As I've mentioned in past articles, it's always interesting to see and hear longstanding music acts when they first debuted since comparisons can be made between the sound that I'm accustomed to hearing from a singer or band and the sound that had been generated at the very beginning of the career; a prototype version, you might say. Chage & Aska（チャゲ&飛鳥）are no different. For years, I've known Shuuji Shibata（柴田秀之）and Ryo Aska as these simultaneously singing epic balladeers who can sing the heck out of a love song and an uptempo pop number with the force of a cannon.
I've finally been able to listen to their debut single "Hitorizaki" (Blossoming Alone) which came out in August 1979. Their heartfelt voices were already there but they were paired with this contemplative 1970s folk sound. Then, there was their first nationwide appearance to sing this very number on Fuji-TV's "Yoru no Hit Studio" (which I believe is represented in the above video).
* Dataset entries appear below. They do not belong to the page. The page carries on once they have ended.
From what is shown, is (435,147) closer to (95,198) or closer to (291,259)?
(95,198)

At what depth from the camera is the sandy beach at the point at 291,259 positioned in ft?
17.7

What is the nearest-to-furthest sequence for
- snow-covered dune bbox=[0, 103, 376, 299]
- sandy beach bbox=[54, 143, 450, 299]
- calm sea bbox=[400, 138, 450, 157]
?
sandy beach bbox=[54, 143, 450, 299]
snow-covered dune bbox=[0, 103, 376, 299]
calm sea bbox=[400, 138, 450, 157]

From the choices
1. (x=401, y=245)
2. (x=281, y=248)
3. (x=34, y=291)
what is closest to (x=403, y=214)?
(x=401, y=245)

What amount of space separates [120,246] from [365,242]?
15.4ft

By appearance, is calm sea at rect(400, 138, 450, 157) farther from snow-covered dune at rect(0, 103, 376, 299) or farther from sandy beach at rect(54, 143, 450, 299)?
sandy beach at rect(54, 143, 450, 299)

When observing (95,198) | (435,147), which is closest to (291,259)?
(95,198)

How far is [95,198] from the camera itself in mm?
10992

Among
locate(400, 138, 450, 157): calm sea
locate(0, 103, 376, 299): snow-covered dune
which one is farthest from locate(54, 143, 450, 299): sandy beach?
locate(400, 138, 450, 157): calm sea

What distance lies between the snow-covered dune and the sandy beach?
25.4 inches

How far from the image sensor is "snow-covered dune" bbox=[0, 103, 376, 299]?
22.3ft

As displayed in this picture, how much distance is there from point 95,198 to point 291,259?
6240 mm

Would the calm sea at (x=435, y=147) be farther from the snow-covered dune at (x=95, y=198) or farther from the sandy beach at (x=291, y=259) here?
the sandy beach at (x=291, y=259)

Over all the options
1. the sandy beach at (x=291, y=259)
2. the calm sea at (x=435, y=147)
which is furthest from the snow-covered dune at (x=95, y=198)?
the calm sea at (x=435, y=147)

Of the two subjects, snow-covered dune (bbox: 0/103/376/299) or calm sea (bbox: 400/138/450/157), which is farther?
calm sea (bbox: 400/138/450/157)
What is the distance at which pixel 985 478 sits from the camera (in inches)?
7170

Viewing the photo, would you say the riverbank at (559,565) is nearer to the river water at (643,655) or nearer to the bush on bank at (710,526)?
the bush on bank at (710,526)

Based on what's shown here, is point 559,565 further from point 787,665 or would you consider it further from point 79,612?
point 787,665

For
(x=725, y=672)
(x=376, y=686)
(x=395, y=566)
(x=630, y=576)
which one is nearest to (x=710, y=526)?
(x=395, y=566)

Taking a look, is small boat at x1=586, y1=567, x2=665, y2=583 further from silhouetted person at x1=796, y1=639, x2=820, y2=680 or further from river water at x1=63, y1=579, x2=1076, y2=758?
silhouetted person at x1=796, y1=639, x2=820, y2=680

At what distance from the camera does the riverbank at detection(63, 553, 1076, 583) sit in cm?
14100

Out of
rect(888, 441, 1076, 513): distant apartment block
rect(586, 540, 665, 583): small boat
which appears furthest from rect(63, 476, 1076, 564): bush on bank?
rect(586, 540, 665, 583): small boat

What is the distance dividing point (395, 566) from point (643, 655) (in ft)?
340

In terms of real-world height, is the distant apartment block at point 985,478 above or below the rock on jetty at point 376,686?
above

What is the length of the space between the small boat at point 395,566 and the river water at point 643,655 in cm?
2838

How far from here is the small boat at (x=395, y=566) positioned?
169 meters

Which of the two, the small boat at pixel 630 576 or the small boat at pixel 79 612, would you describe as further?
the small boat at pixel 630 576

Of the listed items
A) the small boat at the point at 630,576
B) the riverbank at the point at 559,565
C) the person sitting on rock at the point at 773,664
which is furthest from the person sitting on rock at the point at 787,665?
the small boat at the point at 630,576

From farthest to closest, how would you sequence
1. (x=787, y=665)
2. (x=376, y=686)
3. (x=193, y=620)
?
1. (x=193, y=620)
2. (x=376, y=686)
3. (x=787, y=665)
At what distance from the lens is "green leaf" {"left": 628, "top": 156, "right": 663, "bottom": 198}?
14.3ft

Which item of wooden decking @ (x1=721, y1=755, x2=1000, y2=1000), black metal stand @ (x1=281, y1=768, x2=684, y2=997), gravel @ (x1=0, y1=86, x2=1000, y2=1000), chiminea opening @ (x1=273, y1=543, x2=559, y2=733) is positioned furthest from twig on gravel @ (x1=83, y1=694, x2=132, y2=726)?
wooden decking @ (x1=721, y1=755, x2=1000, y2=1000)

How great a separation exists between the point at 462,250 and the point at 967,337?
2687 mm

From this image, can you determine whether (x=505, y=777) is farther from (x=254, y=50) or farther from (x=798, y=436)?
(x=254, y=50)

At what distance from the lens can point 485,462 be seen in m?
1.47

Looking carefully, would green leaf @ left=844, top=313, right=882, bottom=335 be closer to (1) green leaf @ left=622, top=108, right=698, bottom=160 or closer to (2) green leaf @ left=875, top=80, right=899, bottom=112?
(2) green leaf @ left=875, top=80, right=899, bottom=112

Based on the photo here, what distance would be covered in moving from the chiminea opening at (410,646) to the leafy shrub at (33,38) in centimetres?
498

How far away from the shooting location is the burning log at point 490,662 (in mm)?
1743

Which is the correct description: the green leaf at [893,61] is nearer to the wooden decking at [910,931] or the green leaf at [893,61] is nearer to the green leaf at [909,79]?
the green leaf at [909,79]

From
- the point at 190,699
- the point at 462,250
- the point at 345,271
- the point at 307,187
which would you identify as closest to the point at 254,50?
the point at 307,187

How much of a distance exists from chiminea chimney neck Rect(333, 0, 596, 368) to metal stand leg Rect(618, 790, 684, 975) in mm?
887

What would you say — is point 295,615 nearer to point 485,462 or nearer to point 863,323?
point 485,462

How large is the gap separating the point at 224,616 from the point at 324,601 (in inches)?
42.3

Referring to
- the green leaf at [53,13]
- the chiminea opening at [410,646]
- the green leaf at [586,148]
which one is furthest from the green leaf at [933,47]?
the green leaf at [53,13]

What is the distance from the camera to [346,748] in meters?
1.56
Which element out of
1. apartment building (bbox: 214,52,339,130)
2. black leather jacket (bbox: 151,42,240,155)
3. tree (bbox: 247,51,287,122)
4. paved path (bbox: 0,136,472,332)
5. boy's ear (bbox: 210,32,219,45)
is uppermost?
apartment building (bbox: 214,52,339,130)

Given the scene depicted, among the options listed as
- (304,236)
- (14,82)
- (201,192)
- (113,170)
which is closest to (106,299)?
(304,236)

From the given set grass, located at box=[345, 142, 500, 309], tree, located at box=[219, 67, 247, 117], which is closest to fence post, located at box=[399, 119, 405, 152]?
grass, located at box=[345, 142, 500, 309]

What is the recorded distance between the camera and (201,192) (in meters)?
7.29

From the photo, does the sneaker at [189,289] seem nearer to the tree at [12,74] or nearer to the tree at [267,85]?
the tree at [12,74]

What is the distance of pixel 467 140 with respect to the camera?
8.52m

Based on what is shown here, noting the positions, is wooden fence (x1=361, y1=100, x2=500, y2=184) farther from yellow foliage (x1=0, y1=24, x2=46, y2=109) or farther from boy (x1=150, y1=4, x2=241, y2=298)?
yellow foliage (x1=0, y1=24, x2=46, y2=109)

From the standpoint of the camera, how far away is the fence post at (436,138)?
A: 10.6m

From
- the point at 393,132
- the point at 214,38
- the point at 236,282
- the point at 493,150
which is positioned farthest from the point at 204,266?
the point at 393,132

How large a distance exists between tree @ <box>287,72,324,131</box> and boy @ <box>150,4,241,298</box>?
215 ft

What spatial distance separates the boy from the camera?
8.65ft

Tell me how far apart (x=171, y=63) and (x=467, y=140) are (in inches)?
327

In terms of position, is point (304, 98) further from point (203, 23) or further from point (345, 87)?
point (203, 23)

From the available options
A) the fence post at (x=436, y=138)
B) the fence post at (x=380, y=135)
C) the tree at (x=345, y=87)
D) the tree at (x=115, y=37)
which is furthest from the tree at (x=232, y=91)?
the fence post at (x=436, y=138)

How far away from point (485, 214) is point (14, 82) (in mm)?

I found out in the J-Wiki article for "Hitorizaki" that Chage & Aska had been called up urgently by the show's producers when the originally scheduled Takuro Yoshida（吉田拓郎）had to cancel suddenly. There wasn't even time to change the set which had been built to fit Yoshida's appearance.
No matter. Looking at the above introductory performance to Japanese fans, it was obvious that Chage & Aska made the most out of their golden opportunity. But man, would you look how cute they looked back then? No cool suit (and coiffed short hairstyle) for Aska and no hat or sunglasses for Chage! They looked like a pair of busking university kids. Ahhh....those humble beginnings.
Aska wrote and composed "Hitorizaki" whose lyrics deal with a woman encouraging a now-former beau to buck up and get on with his life without her. But with that delivery, I think the song can be used as a song of encouragement in general. The song didn't too badly for a debut, peaking at No. 24, but it became a longtime occupier of Oricon by hanging around in the Top 100 for 31 weeks. The song also made it onto the duo's debut album "Kazemai"（風舞...Wind Dance）from April 1980 which made it all the way up to No. 11. The above video has Chage & Aska coming back onto "Yoru no Hit Studio"（夜のヒットスタジオ）some years later, it looks like, and in the appearance and sound that I've been familiar with all this time.